Written By: Longjam Dineshwori | Updated : July 5, 2021 12:57 PM IST
Several variants of SARS-CoV-2 have been emerging and circulating around the world. The B.1.1.7 (Alpha), B.1.351 (Beta), B.1.617.2 (Delta) and P.1 (Gamma) variants are classified as variants of concern. The Delta variant, which was first detected in India last October, is the "most transmissible" of all the variants identified so far, according to the World Health Organisation (WHO). The UN health agency has confirmed that the Delta variant has been detected in 96 countries and it is becoming the dominant strain worldwide. This has raised concerns on whether the approved vaccines can protect us from the Delta variant. The good news is that several vaccine makers, including Moderna and Pfizer, have claimed that their vaccines are highly effective against most prevalent Variants of Concern.
Now, a new study by researchers at La Jolla Institute for Immunology (LJI) have found that Moderna and Pfizer-BioNTech vaccines can prime T cells to fight SARS-CoV-2 variants. It includes data on four of the most prevalent VOCs: Alpha (B.1.1.7), Beta (B.1.351), Gamma (P.1) and Epsilon (B.1.427/B.1.429).
The study has now been expanded to a larger panel of variants, including the Delta (B.1.617.2) variant, which became prevalent after this study had been initiated.

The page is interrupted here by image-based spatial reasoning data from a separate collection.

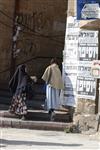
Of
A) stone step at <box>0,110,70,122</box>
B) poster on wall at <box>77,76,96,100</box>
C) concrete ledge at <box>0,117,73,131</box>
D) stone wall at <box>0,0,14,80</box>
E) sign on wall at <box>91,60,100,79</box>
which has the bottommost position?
concrete ledge at <box>0,117,73,131</box>

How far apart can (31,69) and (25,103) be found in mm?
3538

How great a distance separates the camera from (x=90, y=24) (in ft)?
51.9

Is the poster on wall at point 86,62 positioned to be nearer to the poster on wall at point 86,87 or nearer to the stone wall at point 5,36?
the poster on wall at point 86,87

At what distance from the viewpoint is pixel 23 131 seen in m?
16.0

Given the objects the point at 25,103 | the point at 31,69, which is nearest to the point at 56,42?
the point at 31,69

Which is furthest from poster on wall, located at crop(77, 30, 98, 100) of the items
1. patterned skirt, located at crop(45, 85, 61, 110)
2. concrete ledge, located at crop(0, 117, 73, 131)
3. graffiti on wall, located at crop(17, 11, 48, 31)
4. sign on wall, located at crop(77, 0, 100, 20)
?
graffiti on wall, located at crop(17, 11, 48, 31)

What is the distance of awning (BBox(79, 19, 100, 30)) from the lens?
15719mm

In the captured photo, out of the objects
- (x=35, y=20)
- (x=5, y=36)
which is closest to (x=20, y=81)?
(x=5, y=36)

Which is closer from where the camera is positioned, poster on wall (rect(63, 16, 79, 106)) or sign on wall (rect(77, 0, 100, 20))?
sign on wall (rect(77, 0, 100, 20))

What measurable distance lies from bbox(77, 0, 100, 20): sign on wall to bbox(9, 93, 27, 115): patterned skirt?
270 cm

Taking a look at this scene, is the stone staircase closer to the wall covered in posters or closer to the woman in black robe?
the woman in black robe

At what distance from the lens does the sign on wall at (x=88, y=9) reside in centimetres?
1576

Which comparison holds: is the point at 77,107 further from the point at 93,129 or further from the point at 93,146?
the point at 93,146

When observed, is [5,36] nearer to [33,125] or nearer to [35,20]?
[35,20]
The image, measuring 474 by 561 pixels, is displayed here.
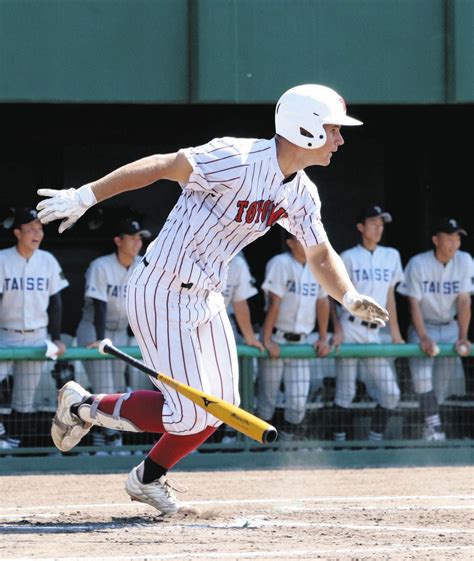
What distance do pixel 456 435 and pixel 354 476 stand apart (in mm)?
989

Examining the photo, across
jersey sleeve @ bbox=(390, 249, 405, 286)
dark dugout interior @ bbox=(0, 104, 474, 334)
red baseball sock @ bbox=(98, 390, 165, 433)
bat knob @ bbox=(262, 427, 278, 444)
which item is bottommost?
bat knob @ bbox=(262, 427, 278, 444)

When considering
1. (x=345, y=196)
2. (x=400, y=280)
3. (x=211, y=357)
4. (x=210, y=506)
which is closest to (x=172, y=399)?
(x=211, y=357)

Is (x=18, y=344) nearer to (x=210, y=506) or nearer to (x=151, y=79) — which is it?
(x=151, y=79)

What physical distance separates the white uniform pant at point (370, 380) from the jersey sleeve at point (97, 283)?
1.59m

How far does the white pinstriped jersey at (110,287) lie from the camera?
8.84 m

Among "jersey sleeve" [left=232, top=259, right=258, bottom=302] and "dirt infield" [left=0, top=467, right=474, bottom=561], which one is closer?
"dirt infield" [left=0, top=467, right=474, bottom=561]

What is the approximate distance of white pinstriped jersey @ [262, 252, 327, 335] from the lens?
901 centimetres

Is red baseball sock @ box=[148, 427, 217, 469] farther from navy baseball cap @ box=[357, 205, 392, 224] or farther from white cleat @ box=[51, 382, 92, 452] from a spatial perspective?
navy baseball cap @ box=[357, 205, 392, 224]

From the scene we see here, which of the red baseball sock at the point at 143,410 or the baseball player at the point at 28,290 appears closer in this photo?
the red baseball sock at the point at 143,410

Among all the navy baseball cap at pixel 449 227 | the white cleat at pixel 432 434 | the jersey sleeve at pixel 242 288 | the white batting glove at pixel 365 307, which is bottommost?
the white cleat at pixel 432 434

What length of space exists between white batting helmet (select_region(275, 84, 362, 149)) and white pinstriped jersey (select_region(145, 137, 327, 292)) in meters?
0.11

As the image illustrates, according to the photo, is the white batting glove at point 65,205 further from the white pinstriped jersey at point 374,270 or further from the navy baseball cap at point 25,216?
the white pinstriped jersey at point 374,270

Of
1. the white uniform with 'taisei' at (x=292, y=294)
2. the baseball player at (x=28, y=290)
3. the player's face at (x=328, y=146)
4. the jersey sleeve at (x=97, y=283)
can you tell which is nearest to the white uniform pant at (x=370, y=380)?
the white uniform with 'taisei' at (x=292, y=294)

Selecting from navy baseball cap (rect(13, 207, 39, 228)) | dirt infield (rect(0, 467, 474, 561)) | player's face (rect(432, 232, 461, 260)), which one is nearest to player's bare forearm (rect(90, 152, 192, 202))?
dirt infield (rect(0, 467, 474, 561))
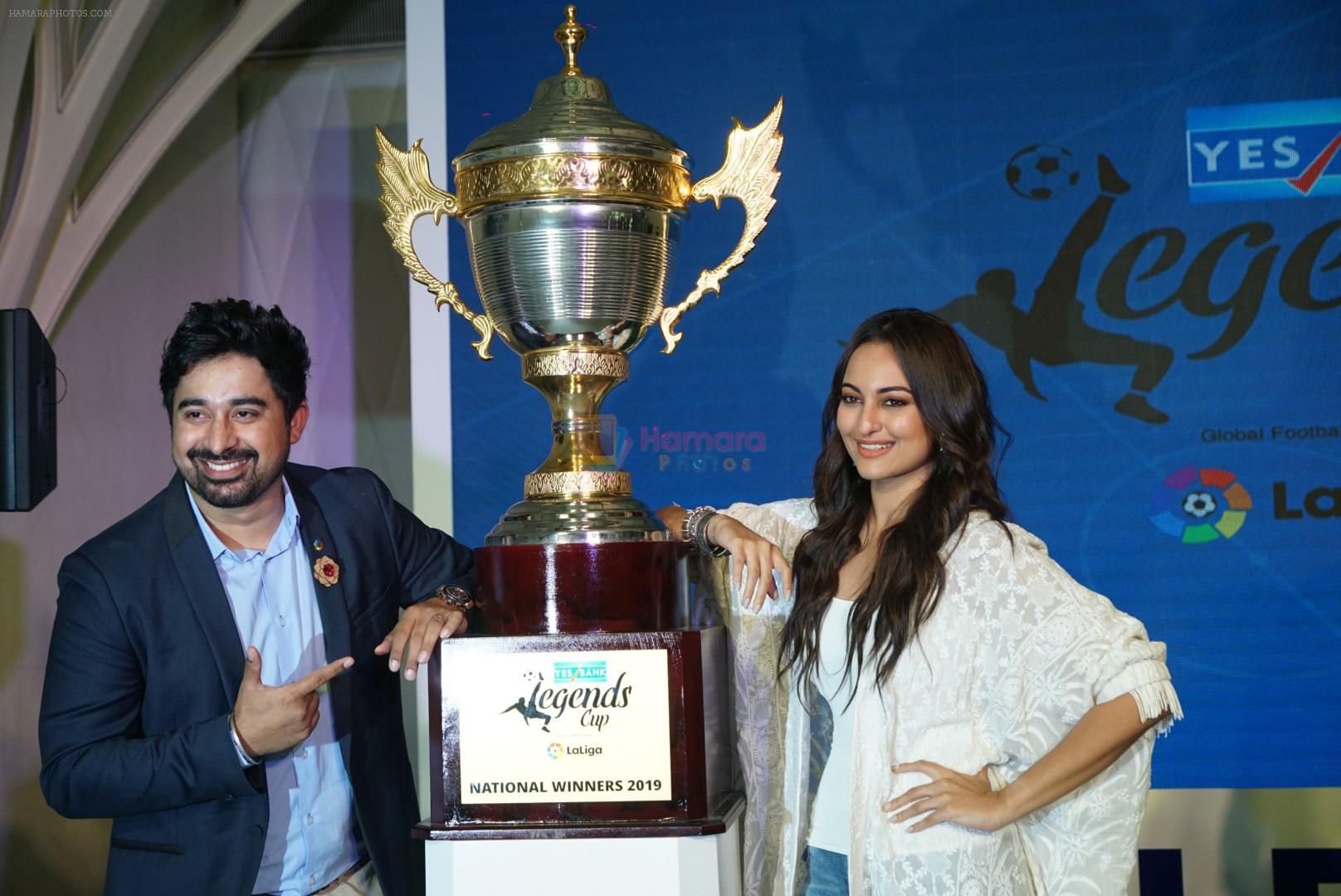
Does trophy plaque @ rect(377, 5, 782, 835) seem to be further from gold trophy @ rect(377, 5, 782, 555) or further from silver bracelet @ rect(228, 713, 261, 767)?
silver bracelet @ rect(228, 713, 261, 767)

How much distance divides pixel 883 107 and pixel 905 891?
2.39 meters

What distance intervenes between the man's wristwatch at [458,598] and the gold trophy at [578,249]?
11cm

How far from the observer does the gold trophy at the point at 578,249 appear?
1748 mm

They found that both CD4+ "helper" T cells and CD8+ "killer" T cells from people who have recovered from COVID-19 or received the Moderna or Pfizer-BioNTech vaccines can still recognize several concerning SARS-CoV-2 variants. Further, the study also suggests that the impact of mutations found in the variants of concern is limited.

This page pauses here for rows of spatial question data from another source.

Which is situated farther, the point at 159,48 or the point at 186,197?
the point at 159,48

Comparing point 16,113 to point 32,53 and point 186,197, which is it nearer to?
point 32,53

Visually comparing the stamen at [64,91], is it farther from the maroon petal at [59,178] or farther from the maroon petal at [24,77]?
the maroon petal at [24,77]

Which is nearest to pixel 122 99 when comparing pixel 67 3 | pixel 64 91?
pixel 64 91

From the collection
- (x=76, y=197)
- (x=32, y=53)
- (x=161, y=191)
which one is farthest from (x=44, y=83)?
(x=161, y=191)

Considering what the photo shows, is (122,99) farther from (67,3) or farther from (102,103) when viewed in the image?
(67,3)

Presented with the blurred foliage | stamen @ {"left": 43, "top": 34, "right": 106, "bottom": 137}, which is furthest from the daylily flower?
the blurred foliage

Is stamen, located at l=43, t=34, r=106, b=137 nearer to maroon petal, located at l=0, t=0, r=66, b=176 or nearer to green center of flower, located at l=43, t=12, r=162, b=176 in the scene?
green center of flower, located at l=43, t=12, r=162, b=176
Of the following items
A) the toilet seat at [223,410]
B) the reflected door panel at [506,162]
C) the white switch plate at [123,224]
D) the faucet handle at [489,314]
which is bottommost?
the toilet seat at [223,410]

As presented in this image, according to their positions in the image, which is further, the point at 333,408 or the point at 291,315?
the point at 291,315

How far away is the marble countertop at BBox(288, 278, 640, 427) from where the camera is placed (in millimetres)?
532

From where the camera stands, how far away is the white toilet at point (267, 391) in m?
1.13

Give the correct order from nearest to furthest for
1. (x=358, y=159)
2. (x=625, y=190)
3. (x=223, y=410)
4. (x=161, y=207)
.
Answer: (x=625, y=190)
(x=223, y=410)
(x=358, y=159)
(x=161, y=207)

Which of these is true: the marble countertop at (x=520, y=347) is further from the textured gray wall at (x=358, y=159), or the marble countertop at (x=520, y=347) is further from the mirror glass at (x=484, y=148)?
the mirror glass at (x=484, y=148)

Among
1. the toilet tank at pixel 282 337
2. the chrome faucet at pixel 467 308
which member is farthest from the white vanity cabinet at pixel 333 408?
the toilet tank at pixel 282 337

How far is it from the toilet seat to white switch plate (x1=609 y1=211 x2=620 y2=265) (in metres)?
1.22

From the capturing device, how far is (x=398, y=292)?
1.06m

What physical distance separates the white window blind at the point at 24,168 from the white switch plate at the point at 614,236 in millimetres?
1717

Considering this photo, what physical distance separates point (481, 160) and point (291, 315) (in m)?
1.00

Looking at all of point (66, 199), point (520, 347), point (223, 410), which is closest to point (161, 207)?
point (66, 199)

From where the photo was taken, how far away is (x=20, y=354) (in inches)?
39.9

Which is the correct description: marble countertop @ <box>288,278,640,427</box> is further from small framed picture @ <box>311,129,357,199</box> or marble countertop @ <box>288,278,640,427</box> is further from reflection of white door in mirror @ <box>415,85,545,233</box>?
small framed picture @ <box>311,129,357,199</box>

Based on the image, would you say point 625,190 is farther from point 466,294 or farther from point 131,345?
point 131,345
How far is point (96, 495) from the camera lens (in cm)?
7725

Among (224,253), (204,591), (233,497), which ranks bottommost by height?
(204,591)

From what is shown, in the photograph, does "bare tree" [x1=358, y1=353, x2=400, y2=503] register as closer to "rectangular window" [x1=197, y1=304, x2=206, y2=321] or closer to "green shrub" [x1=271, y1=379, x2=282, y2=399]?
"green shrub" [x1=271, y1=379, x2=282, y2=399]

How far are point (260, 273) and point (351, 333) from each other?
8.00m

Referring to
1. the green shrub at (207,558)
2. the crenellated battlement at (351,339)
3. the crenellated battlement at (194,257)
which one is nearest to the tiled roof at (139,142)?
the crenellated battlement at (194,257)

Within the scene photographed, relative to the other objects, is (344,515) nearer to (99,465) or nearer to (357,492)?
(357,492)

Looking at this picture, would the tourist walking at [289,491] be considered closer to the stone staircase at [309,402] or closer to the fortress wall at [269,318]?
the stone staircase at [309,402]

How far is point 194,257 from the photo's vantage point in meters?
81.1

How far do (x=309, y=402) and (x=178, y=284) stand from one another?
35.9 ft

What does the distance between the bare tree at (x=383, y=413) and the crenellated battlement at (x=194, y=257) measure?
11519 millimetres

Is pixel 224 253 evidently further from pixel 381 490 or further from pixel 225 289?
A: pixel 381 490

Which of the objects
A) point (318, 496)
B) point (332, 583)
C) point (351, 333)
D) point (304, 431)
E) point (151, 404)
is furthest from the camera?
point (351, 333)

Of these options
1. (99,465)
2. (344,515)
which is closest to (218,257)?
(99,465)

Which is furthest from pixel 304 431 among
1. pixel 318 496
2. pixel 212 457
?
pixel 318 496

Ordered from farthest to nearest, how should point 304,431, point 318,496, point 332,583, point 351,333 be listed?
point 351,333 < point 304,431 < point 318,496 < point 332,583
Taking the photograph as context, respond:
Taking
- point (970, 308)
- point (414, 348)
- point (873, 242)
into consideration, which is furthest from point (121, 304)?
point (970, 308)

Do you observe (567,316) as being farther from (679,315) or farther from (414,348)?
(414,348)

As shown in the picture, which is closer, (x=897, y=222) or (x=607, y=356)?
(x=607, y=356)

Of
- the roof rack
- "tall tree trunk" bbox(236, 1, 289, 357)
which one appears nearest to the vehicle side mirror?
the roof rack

Several studies have linked Variants of Concern (VOCs) to lower levels of virus-fighting antibodies. But the new study showed that even if there is a decrease in antibodies, the T cells remain largely unaffected and the two mRNA vaccines still work, stated LJI Instructor Alba Grifoni, Ph.D.
However, the Johnson & Johnson/Janssen COVID-19 vaccine was not included in the study because it was not available when the study was launched.

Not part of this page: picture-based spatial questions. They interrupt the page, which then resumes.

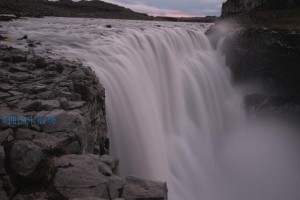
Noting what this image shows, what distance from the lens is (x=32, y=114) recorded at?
24.8 ft

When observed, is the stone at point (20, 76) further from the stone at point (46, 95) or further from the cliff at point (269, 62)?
the cliff at point (269, 62)

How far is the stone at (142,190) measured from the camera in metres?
6.36

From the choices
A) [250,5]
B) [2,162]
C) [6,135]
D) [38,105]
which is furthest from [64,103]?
[250,5]

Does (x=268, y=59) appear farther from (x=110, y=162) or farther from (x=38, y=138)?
(x=38, y=138)

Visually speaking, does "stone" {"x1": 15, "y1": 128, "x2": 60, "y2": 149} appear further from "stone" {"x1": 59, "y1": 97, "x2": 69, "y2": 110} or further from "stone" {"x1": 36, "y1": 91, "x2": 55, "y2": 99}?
"stone" {"x1": 36, "y1": 91, "x2": 55, "y2": 99}

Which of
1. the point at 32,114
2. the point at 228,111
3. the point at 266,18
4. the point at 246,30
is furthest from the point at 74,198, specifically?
the point at 266,18

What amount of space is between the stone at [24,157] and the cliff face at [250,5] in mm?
33370

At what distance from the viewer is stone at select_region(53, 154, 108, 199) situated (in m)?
5.80

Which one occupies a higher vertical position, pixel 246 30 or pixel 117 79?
pixel 246 30

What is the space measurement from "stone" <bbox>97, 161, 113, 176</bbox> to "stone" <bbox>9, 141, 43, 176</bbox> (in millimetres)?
1257

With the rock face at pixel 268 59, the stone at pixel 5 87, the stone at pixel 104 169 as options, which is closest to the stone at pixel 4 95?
the stone at pixel 5 87

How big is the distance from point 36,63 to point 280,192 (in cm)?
1432

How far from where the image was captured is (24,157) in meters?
5.73

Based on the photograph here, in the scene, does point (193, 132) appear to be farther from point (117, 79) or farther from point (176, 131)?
point (117, 79)
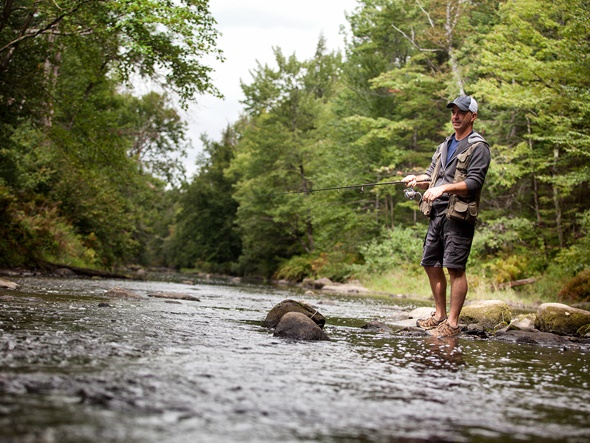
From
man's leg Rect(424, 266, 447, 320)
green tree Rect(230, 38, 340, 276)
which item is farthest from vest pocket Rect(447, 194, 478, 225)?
green tree Rect(230, 38, 340, 276)

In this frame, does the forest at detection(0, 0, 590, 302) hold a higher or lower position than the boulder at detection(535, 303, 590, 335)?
higher

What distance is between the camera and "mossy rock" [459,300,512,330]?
852 centimetres

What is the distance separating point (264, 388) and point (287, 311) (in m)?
3.61

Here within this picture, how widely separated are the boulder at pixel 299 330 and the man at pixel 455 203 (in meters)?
1.50

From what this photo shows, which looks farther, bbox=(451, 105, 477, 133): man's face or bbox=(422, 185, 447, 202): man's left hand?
bbox=(451, 105, 477, 133): man's face

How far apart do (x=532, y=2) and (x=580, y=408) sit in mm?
15594

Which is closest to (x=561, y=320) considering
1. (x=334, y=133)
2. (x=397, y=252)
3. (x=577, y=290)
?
(x=577, y=290)

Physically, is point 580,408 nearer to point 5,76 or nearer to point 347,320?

For the study, the researchers analyzed T cells from people who had recovered from COVID-19, people who had received either the Moderna or Pfizer-BioNTech vaccines, and people who were never exposed to SARS-CoV-2. The researchers wanted to see whether people with T cells trained to recognize the "ancestral lineage" of SARS-CoV-2 strain would also recognize the new variants. So, they tested T cell responses from the donor groups against four prominent VOCs: Alpha, Beta, Gamma and Epsilon.
The researchers found that both recovered patients and those who had received either Moderna or Pfizer-BioNTech vaccines had cross-reactive T cells that could target these variants.
Based on their findings, study co-author and LJI Professor Shane Crotty, Ph.D., stressed the importance of enlisting T cells in fighting SARS-CoV-2.
Crotty noted that while all the approved COVID vaccines are able to make antibodies that stop SARS-CoV-2 infections, some of them do less well at stopping infections from variants. "You can think of T cells as a backup system: if the virus gets past the antibodies -- if you have vaccine T cells the T cells can probably still stop the variant coronavirus infection before you get pneumonia," he said, as quoted by Science Daily.
He suggested incorporating T cell targets into future COVID vaccines to make sure future variants can't escape the vaccines.
Grifoni, on the other hand, suggested that future "booster" shots could increase immunity by prompting the body to produce more antibodies against the variants and/or by adding additional parts of the virus recognized by T cells. This research also indicates that a pan-coronavirus vaccine is feasible, added Grifoni.
The results of the study were published online recently in Cell Reports Medicine.